EMBL Use Case
Next Generation DNA Sequencing technologies have had a huge impact on how biological and medical research are performed today. It has helped large-scale sequencing to become affordable and revolutionized the sequencing of complete genomes. Scientists today easily generate huge amounts of quality sequence data within a few days. The analysis and management of these vast data sets, however, require high performance computing and fast data storage infrastructures as well as bioinformatics expertise, which are often challenging for many labs.
The European Molecular Biology Laboratory (EMBL) is developing a portal for cloud-supported analysis of large and complex genomes. This will facilitate genomic assembly and annotation, allowing a deeper insight into evolution and biodiversity across a range of organisms.

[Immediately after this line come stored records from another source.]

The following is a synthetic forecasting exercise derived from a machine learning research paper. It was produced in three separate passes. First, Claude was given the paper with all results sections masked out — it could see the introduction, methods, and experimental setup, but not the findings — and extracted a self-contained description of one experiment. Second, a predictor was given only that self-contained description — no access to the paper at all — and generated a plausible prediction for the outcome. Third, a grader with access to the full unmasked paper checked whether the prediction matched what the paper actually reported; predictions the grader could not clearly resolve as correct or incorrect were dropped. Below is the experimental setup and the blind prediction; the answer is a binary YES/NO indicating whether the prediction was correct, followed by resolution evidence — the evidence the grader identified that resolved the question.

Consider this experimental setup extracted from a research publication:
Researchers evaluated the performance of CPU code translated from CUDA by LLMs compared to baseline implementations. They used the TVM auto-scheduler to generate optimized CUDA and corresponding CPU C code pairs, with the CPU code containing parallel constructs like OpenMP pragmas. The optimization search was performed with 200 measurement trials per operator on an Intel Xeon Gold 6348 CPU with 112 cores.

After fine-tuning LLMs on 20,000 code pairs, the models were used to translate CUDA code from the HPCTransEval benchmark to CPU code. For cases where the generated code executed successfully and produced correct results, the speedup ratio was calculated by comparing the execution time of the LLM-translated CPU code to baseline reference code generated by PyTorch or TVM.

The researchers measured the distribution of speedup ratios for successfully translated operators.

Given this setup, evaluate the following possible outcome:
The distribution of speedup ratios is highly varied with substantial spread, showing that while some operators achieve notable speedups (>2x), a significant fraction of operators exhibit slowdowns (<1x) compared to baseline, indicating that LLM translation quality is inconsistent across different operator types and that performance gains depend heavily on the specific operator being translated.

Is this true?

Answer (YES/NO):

“The quantities of genomic sequence data are vast and the need for high performance computing infrastructures and bioinformatics expertise to analyse these data poses a challenge for many laboratories. EMBL’s novel cloud-based whole-genome-assembly and annotation pipeline involves expertise from the Genomics Core facility in Germany, EMBL’s European Bioinformatics Institute, and EMBL Heidelberg's IT Services. It will allow scientists, at EMBL and around the world, to overcome these hurdles and provide the right infrastructure on demand” said Rupert Lueck, head of IT services at EMBL.
What we want to achieve
- Open up new possibilities for scientists to perform large-scale genomic analysis without making large capital investments in computing infrastructure, thereby making de novo assembly and genome annotation affordable to many more laboratories,
- Provide a leading bioinformatics pipeline to perform fast and on-demand genomic data analysis,
- Provide a basis for future extension of genomic research using cloud computing infrastructures.
How will the project assist the scientific community?
The long-term objective is to make large-scale genomic data analysis widely and economically available to the scientific community by removing the infrastructure hurdles in the way of these projects. Building on this platform, EMBL also looks to expand Helix Nebula – the Science Cloud into its other research domains. High-throughput microscopy is just another widely used technology that involves the generation and computational analysis of big data. EMBL generally wants to explore how its scientists, facing large-scale data analysis challenges, can benefit from cloud computing. Beyond basic research EMBL’s large-scale genomic analysis platform could certainly attract and might be adapted to research in the medical field or the pharmaceutical and agricultural industries. The cloud computing model certainly provides the power and scalability to make this service available to the widest possible user base.